## PROBLEM
Copy out word for word the lines starting at the one containing "Which one is furthest" and ending with the final line, both included.

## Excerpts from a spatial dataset
────

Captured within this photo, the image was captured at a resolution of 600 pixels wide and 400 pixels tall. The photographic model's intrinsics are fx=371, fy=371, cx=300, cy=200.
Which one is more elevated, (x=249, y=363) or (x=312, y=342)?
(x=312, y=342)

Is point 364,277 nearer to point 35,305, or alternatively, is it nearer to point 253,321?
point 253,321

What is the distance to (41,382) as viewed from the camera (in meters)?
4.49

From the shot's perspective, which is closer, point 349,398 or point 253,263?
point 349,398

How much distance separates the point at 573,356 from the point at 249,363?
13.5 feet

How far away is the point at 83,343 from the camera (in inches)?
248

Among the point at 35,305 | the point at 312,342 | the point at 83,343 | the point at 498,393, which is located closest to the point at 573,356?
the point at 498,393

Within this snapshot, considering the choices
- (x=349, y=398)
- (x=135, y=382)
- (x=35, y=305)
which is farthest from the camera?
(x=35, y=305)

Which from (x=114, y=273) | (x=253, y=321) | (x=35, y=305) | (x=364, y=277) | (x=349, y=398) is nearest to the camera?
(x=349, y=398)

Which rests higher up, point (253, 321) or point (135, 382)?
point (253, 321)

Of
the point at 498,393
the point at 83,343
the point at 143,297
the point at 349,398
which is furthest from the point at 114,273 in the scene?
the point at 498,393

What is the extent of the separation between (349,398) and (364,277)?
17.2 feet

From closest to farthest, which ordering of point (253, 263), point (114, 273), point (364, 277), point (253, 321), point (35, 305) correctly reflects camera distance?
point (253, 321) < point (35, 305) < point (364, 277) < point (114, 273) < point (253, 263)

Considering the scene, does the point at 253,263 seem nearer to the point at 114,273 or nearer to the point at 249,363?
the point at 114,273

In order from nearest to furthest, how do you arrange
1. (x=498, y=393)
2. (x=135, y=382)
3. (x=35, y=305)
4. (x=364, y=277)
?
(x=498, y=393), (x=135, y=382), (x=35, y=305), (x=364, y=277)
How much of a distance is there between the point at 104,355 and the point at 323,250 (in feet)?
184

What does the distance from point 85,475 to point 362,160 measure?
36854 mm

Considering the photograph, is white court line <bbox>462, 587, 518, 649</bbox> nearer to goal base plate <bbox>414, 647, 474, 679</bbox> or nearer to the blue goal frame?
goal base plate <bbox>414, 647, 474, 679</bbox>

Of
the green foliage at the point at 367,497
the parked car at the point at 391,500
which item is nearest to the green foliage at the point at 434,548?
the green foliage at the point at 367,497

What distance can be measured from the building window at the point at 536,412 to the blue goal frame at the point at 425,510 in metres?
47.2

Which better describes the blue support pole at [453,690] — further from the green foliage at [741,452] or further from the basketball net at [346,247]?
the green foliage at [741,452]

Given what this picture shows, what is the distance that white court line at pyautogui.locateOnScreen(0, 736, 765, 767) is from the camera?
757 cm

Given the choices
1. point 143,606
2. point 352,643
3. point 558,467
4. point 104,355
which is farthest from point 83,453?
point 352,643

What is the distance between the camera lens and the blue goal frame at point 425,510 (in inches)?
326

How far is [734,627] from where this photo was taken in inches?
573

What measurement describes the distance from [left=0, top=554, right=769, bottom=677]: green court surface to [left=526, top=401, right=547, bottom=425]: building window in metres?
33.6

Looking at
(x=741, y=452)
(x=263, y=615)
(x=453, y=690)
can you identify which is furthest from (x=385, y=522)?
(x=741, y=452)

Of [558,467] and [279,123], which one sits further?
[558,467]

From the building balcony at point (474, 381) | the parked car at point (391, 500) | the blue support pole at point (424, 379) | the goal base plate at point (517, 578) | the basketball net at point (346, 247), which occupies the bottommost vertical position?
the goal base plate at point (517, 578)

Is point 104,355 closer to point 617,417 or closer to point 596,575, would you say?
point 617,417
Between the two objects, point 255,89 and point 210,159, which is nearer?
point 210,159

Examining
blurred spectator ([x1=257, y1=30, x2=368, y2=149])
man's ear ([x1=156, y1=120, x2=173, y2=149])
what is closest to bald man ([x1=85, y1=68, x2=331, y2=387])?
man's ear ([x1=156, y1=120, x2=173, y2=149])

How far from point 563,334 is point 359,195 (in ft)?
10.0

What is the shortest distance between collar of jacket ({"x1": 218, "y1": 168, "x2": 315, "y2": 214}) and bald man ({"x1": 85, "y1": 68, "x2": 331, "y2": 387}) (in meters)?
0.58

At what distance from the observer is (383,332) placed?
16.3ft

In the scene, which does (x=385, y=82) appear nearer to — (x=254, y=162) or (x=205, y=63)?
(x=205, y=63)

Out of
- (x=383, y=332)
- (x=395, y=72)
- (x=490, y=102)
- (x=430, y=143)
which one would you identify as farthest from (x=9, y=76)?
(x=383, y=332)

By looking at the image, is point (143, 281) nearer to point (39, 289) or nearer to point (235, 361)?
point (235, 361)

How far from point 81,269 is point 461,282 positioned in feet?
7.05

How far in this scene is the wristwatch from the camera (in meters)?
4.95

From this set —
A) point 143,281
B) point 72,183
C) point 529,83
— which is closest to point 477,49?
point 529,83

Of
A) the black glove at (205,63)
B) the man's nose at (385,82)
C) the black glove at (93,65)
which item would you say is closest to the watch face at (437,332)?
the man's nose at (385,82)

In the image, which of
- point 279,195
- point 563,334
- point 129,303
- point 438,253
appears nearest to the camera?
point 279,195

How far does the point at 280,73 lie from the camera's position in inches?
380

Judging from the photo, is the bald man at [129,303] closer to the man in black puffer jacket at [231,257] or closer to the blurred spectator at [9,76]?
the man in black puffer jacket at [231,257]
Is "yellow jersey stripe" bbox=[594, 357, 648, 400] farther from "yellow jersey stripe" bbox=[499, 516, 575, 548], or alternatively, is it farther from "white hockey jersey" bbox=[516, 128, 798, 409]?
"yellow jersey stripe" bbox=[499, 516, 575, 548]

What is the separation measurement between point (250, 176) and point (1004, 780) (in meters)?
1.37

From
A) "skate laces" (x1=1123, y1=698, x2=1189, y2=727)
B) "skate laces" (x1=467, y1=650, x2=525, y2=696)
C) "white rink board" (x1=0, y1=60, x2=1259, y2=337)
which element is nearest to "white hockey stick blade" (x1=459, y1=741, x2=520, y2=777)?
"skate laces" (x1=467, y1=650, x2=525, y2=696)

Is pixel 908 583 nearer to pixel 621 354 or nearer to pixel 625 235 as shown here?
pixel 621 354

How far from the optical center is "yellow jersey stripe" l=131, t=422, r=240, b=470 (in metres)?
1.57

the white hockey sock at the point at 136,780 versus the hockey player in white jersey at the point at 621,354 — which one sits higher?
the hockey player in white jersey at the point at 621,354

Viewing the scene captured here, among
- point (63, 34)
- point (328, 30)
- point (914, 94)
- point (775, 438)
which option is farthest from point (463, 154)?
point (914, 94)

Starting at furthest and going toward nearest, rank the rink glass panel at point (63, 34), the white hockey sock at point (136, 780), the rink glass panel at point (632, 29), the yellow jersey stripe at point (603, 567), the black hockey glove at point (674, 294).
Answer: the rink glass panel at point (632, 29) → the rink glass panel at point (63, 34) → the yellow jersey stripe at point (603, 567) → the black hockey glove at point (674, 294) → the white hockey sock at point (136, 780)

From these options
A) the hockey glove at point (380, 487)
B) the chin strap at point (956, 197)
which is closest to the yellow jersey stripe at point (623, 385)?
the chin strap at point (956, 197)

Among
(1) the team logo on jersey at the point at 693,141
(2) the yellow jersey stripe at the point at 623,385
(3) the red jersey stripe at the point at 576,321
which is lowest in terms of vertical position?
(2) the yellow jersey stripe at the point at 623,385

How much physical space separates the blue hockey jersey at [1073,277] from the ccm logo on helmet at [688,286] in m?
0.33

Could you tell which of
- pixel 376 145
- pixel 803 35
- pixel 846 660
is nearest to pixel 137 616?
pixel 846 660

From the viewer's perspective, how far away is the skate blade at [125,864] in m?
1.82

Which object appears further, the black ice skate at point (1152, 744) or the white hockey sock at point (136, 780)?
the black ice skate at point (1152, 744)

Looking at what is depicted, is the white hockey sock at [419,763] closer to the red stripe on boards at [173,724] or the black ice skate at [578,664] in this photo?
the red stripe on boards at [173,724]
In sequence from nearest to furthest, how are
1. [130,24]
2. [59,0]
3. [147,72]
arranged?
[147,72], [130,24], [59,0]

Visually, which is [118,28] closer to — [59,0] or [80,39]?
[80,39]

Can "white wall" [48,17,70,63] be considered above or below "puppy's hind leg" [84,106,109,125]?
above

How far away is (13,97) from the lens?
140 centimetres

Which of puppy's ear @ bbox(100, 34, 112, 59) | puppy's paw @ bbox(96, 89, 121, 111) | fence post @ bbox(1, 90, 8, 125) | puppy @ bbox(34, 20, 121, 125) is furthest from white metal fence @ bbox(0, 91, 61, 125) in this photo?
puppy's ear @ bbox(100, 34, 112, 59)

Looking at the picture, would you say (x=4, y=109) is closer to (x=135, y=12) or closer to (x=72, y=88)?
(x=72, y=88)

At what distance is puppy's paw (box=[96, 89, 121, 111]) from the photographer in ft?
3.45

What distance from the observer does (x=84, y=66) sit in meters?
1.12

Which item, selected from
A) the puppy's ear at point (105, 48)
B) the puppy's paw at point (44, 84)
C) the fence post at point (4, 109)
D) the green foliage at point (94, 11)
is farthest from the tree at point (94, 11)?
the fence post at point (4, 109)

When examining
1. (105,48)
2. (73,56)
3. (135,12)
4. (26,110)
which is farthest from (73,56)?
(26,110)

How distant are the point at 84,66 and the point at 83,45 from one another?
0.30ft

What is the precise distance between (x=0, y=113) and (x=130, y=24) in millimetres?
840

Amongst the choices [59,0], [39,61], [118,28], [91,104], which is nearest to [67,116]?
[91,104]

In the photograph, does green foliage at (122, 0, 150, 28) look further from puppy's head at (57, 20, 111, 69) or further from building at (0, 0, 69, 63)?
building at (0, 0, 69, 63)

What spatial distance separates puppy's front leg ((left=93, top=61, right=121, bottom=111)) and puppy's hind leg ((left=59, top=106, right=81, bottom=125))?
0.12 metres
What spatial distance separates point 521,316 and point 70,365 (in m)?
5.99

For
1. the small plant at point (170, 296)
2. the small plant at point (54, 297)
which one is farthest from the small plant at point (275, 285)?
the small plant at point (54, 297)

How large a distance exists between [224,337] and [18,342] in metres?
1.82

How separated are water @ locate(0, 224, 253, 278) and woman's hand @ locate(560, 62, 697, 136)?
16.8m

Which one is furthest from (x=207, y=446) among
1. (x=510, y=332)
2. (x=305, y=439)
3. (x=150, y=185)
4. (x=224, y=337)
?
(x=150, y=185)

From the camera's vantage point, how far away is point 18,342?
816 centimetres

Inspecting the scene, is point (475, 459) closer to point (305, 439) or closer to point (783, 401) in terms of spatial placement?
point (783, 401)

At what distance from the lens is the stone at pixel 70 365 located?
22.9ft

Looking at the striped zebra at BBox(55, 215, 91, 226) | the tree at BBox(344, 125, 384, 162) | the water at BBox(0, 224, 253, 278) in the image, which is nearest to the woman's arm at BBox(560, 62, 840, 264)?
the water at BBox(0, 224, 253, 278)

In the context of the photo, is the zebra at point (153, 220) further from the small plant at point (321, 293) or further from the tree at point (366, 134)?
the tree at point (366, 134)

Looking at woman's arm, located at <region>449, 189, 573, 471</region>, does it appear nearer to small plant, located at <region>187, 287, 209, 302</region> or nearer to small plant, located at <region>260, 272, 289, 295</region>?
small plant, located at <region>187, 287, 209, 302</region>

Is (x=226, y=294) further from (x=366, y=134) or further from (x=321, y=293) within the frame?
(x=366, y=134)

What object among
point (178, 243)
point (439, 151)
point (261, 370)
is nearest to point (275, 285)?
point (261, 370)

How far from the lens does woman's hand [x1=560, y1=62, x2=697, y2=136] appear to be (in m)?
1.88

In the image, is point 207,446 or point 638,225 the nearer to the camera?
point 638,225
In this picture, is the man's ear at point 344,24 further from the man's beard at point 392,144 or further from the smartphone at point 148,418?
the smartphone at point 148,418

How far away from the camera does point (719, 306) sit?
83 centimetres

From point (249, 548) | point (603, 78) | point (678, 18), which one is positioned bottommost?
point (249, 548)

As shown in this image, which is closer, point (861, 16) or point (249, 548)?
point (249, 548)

────

## EXERCISE RESULT
Which one is furthest from (x=207, y=446) among
1. (x=510, y=332)
2. (x=305, y=439)
3. (x=150, y=185)
4. (x=224, y=337)
?
(x=150, y=185)

From the camera's vantage point, how far away is point 18,342?
816 centimetres

Inspecting the scene, is point (475, 459) closer to point (305, 439) or closer to point (783, 401) in terms of spatial placement?
point (783, 401)

At what distance from the lens is the stone at pixel 70 365 located?
22.9ft

Looking at the striped zebra at BBox(55, 215, 91, 226) | the tree at BBox(344, 125, 384, 162) | the water at BBox(0, 224, 253, 278) in the image, which is nearest to the woman's arm at BBox(560, 62, 840, 264)?
the water at BBox(0, 224, 253, 278)

In the context of the photo, is the zebra at point (153, 220) further from the small plant at point (321, 293) or further from the tree at point (366, 134)?
the tree at point (366, 134)

Looking at woman's arm, located at <region>449, 189, 573, 471</region>, does it appear nearer to small plant, located at <region>187, 287, 209, 302</region> or nearer to small plant, located at <region>260, 272, 289, 295</region>?
small plant, located at <region>187, 287, 209, 302</region>

Is (x=226, y=294) further from (x=366, y=134) or further from (x=321, y=293) within the frame?
(x=366, y=134)

What object among
point (178, 243)
point (439, 151)
point (261, 370)
is nearest to point (275, 285)?
point (261, 370)

How far from the lens does woman's hand [x1=560, y1=62, x2=697, y2=136] appear to be (in m)?
1.88

In the image, is point 207,446 or point 638,225 the nearer to the camera?
point 638,225
In this picture, is the man's ear at point 344,24 further from the man's beard at point 392,144 or further from the smartphone at point 148,418?
the smartphone at point 148,418

How far away from the camera does point (719, 306) sit?
83 centimetres

From point (249, 548) | point (603, 78) | point (678, 18), which one is positioned bottommost?
point (249, 548)

As shown in this image, which is closer, point (861, 16) or point (249, 548)?
point (249, 548)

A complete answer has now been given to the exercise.